■ **INSTRUCTIONS FOR THE TASK**
Rewrite the rows from the line containing "In the provided" through the line containing "732 millimetres", putting "white power outlet" wherever "white wall outlet" appears and changing nothing else. Leave the pictures out of your answer.
— start of EXERCISE INPUT —
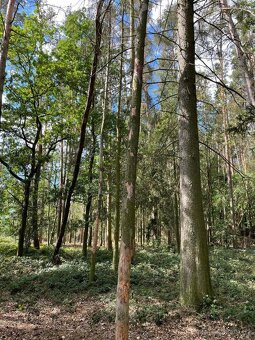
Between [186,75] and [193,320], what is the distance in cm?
461

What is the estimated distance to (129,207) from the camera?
358 centimetres

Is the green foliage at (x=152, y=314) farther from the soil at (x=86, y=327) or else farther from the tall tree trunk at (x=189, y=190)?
the tall tree trunk at (x=189, y=190)

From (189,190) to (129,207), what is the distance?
2135mm

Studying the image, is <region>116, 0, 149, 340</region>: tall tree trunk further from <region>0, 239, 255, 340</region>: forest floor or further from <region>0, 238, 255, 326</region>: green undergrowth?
<region>0, 238, 255, 326</region>: green undergrowth

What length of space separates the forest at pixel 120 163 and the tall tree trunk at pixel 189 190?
0.07 feet

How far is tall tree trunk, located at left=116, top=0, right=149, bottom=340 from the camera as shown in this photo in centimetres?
334

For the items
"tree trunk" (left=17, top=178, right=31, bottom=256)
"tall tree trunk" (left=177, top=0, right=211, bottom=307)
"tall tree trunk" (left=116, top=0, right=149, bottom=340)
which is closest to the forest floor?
"tall tree trunk" (left=177, top=0, right=211, bottom=307)

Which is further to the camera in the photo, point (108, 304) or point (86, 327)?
point (108, 304)

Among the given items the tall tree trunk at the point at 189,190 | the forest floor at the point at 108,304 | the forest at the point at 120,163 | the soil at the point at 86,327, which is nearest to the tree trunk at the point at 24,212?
the forest at the point at 120,163

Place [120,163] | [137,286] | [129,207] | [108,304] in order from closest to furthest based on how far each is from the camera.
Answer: [129,207] → [108,304] → [137,286] → [120,163]

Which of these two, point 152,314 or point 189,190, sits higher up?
point 189,190

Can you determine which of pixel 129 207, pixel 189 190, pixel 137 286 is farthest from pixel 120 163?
pixel 129 207

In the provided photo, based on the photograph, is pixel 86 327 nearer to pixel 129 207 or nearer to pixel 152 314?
pixel 152 314

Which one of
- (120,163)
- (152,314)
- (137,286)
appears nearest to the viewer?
(152,314)
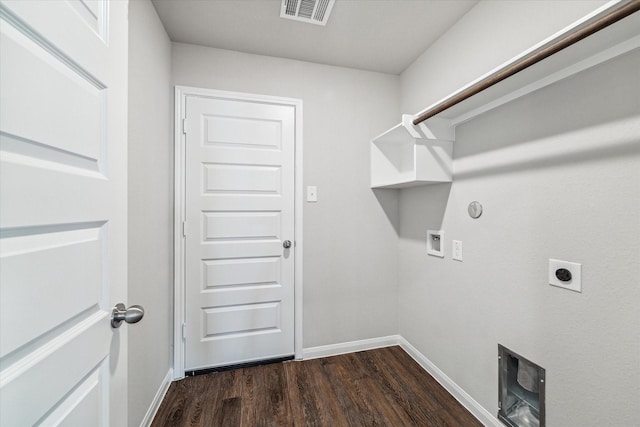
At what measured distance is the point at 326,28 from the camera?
69.9 inches

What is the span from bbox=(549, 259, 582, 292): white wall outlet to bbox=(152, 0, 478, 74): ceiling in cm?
152

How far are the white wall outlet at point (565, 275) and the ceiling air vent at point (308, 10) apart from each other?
70.2 inches

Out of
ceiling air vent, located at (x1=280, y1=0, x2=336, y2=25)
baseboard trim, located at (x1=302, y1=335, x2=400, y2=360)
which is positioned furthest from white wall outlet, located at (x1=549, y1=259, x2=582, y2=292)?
ceiling air vent, located at (x1=280, y1=0, x2=336, y2=25)

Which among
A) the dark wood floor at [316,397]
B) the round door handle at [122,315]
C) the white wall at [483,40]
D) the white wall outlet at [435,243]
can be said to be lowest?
the dark wood floor at [316,397]

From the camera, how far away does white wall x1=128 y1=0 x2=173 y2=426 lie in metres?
1.32

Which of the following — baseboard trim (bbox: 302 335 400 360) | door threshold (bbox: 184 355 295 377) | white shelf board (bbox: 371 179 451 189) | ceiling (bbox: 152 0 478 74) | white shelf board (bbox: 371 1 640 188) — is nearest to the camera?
white shelf board (bbox: 371 1 640 188)

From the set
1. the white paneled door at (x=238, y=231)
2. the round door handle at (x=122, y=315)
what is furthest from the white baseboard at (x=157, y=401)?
the round door handle at (x=122, y=315)

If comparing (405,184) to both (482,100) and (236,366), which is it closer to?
(482,100)

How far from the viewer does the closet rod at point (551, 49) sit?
732 millimetres

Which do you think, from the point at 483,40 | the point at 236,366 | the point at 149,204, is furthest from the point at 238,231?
the point at 483,40

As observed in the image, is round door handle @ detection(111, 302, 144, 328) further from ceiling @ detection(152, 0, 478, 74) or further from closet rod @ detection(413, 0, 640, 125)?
ceiling @ detection(152, 0, 478, 74)

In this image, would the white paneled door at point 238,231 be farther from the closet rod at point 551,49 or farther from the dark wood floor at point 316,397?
— end of EXERCISE INPUT —
■ **SOLUTION BELOW**
In the provided photo, based on the photograph, is pixel 86 327 nearer to pixel 129 207 or nearer to pixel 152 314?
pixel 152 314

Which one of
- (120,163)
- (152,314)
- (137,286)
appears nearest to the viewer?
(152,314)
At what measured distance is the point at 326,28 from the camera?
69.9 inches

What is the span from bbox=(549, 259, 582, 292): white power outlet to bbox=(152, 0, 478, 74): ceiling in cm?
152

How far are the white power outlet at point (565, 275) and the ceiling air vent at point (308, 10) apart from each other?
70.2 inches

Out of
ceiling air vent, located at (x1=280, y1=0, x2=336, y2=25)
baseboard trim, located at (x1=302, y1=335, x2=400, y2=360)
which is positioned furthest from white power outlet, located at (x1=549, y1=259, x2=582, y2=292)?
ceiling air vent, located at (x1=280, y1=0, x2=336, y2=25)

Which among
A) the dark wood floor at [316,397]
B) the round door handle at [122,315]
C) the white wall at [483,40]
D) the white power outlet at [435,243]
can be said to be lowest?
the dark wood floor at [316,397]

From the camera, how far away does white wall x1=128 y1=0 x2=173 y2=426 lie in metres?
1.32

Which of the following — baseboard trim (bbox: 302 335 400 360) | door threshold (bbox: 184 355 295 377) | white shelf board (bbox: 371 179 451 189) | ceiling (bbox: 152 0 478 74) | white shelf board (bbox: 371 1 640 188) — is nearest to the camera?
white shelf board (bbox: 371 1 640 188)

From the set
1. the white paneled door at (x=238, y=231)
2. the round door handle at (x=122, y=315)
what is furthest from the white baseboard at (x=157, y=401)?
the round door handle at (x=122, y=315)

If comparing (405,184) to both (482,100) and (236,366), which is it closer to?
(482,100)

How far from the viewer does the closet rod at point (551, 49) sit?
732 millimetres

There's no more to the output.